第22章 今の上官は風柱様です!※
ほの花が一人になるのを狙って待っていた自分の執着心はかなりのものだと自負している。
しかし、せっかく二人きりになったと言うのに聞きたかったことも、話したかったことも全部出てこない。
久しぶりに会って会話の仕方すら忘れてしまったのだろうかとも思ったが、妙に共にいる空間が居心地が良い。
会話こそないがほの花が近くにいることの満足感で少し心が満たされていく。
それでも、この共有時間もやがて終わりが来るのは分かっていたことだ。
もう後少しで不死川の家に到着すると言う頃、突然ほの花が声をかけてきた。
「…あの、宇髄さん。どこに行くんですか?」
「は?どこって不死川ン家だろ?」
「……へ?不死川さんのお家…??え、っと…何でですか?」
コイツ、俺のことおちょくってんのか?と一瞬顔を引き攣らせたが、振り向いた時のほの花の顔が本気でキョトンとしていて、そこに嘘などないことは一目瞭然。
途端にこちらも首を傾げる羽目になる。
「何でって…、不死川の継子になったんだろ?」
「え?!そうなんですか?」
そうなんですか…?って…?
は?コイツ、大丈夫だろうか。まさか記憶喪失…?まさか先ほどの戦闘で頭でも打ったか?
益々わけがわからないほの花の反応に二の句が告げずにいると彼女がおずおずと質問をぶつけてきた。

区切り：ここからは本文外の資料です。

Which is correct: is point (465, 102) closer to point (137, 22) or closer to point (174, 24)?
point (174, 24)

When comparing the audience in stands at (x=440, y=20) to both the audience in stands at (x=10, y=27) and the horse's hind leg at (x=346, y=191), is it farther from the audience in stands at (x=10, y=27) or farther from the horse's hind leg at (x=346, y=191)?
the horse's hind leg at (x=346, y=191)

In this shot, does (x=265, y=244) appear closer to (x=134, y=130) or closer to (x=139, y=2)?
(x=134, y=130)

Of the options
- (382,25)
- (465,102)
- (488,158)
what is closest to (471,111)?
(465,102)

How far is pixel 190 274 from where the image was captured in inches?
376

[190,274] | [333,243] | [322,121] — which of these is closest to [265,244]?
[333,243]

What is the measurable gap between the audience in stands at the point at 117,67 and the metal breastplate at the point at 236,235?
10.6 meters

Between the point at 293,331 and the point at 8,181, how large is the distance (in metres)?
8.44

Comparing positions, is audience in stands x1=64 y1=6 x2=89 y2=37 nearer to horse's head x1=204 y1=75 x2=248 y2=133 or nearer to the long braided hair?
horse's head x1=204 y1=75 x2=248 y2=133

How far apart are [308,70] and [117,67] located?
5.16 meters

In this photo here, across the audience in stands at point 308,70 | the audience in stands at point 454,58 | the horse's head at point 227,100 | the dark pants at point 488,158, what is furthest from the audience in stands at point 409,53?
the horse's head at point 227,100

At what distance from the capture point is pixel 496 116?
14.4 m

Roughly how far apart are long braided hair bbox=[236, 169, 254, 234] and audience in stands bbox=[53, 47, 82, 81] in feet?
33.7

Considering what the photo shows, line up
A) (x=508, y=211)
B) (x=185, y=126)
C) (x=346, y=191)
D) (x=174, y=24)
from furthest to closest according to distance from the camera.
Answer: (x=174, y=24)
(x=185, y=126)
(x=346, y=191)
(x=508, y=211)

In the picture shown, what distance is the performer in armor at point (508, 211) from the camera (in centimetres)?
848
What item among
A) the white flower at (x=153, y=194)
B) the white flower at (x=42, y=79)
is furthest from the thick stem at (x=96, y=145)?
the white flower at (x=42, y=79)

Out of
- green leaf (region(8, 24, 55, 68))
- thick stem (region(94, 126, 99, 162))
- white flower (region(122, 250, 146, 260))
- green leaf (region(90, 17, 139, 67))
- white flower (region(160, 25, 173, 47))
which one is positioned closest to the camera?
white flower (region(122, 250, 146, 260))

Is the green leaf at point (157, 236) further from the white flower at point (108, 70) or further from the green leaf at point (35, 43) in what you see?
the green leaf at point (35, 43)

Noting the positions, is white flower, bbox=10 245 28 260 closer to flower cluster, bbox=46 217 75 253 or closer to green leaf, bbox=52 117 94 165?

「あの、継子とかって自分が知らないうちに勝手になるものなんですか?」
いや、やはりおかしい。
これではまるでほの花は不死川の継子になったことを知らなかったみたいではないか。
「ちょ、ちょっと待て。流石に本人が知らないなんてことはねぇよ。俺は不死川からお前を継子にしたと言われた。お前、知らねぇのか?」
「え?し、知りません!そんなこと一度も…、あ、い、一度だけ言われたことありますがその時丁重にお断りしています!」
そこまでハッキリ言い切るほの花に急に力が抜けて、その場にしゃがみ込んだ。
(…あの野郎…、やりやがったな…。)
突然しゃがみ込んだ俺を心配するほの花をよそに頭の中は不死川にしてやられたという悔しさと心底ホッとして嬉しくてたまらない気持ちが交錯して頭の中は困惑していた。